Edited by David E. Chinitz and Ronald Schuchard, The war years, 1940-1946 reveals Eliot’s response to the extraordinary pressures of total war. Much of his work of the period was composed under circumstances or for purposes dictated by World War II, and the war remains the grim background for his prose whether he was writing on the ballet, the book trade, Kipling, Poland, or Poe. The latest pieces in the volume bring Eliot to the brink of another global conflict: the Cold War.

 

The first part of The War Years includes 129 works under the heading “Essays, Reviews, Addresses, and Public Letters.” It is a sign of Eliot’s cresting reputation as a figure of cultural significance and of his consequent value as a speaker that fully a quarter of these works were written as lectures or radio broadcasts.

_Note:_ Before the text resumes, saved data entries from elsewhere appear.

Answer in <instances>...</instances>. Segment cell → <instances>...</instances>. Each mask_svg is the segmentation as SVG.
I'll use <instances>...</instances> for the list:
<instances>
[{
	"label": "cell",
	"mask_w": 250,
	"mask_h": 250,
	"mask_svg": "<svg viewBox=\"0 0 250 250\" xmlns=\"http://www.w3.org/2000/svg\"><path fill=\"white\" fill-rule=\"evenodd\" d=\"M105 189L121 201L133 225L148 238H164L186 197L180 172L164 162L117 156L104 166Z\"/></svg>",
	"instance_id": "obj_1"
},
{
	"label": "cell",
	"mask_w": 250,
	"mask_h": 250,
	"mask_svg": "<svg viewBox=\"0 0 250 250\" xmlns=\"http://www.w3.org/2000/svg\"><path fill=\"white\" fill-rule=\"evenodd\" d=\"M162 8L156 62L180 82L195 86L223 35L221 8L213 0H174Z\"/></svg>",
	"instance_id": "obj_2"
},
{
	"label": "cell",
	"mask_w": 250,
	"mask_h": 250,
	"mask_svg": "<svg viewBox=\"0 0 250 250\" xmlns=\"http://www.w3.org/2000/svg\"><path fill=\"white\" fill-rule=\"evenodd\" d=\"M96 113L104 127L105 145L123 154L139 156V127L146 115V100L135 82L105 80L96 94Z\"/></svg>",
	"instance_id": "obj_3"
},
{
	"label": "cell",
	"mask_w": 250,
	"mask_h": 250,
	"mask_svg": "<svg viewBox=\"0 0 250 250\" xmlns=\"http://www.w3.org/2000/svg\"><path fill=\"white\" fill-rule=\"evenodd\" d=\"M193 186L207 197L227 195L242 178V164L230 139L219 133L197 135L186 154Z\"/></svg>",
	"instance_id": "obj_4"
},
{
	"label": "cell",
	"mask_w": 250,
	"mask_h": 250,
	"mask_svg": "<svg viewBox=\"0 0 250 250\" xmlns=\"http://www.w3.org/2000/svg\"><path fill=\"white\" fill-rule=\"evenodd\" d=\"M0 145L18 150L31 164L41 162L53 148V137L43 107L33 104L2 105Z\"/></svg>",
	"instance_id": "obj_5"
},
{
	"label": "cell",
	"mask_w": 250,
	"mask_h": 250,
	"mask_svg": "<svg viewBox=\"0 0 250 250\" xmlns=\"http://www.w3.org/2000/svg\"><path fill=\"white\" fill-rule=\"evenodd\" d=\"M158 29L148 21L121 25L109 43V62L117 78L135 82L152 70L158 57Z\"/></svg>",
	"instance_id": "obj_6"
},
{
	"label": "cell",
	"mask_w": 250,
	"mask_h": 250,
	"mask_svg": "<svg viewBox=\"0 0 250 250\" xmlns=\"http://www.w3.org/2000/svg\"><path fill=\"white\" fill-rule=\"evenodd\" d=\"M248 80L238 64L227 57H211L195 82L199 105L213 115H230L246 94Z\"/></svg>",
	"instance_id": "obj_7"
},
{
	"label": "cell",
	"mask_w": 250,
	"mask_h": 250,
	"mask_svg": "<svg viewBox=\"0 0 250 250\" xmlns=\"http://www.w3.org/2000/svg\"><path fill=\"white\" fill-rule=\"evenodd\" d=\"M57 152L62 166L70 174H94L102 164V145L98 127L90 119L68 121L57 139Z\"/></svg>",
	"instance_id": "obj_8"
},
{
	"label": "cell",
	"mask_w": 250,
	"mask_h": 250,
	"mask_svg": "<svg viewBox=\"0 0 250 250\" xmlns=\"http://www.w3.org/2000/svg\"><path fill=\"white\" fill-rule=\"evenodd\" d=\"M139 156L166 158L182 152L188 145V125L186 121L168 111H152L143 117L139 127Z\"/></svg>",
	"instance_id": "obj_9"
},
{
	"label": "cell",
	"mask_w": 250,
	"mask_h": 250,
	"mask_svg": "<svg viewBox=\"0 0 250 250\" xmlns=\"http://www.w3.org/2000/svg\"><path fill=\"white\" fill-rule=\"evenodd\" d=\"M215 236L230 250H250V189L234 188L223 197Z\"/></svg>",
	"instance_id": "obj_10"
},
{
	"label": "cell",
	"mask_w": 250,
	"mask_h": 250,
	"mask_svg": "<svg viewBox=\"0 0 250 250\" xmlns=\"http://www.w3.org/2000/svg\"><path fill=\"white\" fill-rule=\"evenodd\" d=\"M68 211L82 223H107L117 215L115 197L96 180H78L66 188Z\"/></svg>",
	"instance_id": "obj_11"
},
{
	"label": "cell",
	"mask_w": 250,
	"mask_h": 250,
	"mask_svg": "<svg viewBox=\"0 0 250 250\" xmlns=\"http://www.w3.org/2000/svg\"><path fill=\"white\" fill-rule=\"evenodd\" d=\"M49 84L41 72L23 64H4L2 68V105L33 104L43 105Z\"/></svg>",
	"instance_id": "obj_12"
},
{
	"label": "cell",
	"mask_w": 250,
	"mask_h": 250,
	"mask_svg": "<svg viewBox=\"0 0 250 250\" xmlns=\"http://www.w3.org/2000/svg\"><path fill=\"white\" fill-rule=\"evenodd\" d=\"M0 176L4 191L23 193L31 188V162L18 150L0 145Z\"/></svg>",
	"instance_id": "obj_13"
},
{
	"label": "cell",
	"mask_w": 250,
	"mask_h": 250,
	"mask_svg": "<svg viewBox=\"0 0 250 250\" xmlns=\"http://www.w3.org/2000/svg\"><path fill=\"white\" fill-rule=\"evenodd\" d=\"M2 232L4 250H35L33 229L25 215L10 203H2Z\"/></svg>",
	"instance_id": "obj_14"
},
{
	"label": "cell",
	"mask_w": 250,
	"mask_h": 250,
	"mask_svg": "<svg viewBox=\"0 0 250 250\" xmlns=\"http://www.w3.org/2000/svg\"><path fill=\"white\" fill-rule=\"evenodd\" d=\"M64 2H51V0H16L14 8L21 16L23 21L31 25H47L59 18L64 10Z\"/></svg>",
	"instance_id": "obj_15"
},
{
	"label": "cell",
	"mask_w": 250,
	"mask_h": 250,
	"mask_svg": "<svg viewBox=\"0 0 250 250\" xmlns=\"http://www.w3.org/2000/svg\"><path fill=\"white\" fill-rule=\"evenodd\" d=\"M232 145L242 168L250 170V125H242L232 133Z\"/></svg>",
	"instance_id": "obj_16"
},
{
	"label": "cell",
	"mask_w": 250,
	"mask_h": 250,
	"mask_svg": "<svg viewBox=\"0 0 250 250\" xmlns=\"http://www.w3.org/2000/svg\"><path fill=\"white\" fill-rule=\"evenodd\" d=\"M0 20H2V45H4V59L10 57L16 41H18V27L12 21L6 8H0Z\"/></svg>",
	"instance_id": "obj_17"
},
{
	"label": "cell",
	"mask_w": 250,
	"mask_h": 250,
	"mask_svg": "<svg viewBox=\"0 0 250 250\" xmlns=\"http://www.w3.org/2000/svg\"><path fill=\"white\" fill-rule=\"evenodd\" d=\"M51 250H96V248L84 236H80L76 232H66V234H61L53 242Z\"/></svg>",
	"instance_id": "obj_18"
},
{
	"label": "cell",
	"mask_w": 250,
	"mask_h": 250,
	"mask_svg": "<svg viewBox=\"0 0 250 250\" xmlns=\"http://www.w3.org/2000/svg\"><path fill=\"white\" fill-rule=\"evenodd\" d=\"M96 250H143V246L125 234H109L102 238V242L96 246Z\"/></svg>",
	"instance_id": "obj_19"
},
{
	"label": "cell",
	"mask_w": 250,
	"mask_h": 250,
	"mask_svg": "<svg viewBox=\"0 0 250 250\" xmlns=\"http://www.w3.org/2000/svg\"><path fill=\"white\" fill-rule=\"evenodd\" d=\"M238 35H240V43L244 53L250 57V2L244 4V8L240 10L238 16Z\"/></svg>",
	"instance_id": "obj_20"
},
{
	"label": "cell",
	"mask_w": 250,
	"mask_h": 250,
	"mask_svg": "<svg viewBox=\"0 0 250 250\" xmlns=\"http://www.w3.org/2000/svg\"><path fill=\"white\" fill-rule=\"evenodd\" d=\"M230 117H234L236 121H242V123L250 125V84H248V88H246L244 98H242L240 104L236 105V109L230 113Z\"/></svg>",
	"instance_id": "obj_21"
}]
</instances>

Freed from the obligation to write commentaries and reviews for the Criterion, which he had shuttered in 1939, Eliot was able to distribute his attention more widely—a fact that may help to account for the thirty-two letters he fired off to the editors of various periodicals during these years. The remaining items in Part I are exceptionally diverse generically, including not only the headlined essays, reviews, and addresses, but prefaces, introductions, newsletters, autobiographical documents, position papers, a controversial pamphlet, a telegram, an advertisement, a wry social comment in the form of a limerick, and an article written as cultural propaganda for a magazine airdropped into occupied France by the Royal Air Force. Across a number of these pieces, Eliot begins to explore the ideas that will coalesce in 1948 as Notes towards the Definition of Culture.

 

The second part of the volume comprises transcripts and summary reports by others of four lectures for which Eliot’s original text is lost; the third comprises fifteen letters and documents of which Eliot is one of several signatories.

 

 

The Complete Prose of T. S. Eliot: The Critical Edition gathers for the first time in one place the collected, uncollected, and unpublished prose of T. S. Eliot.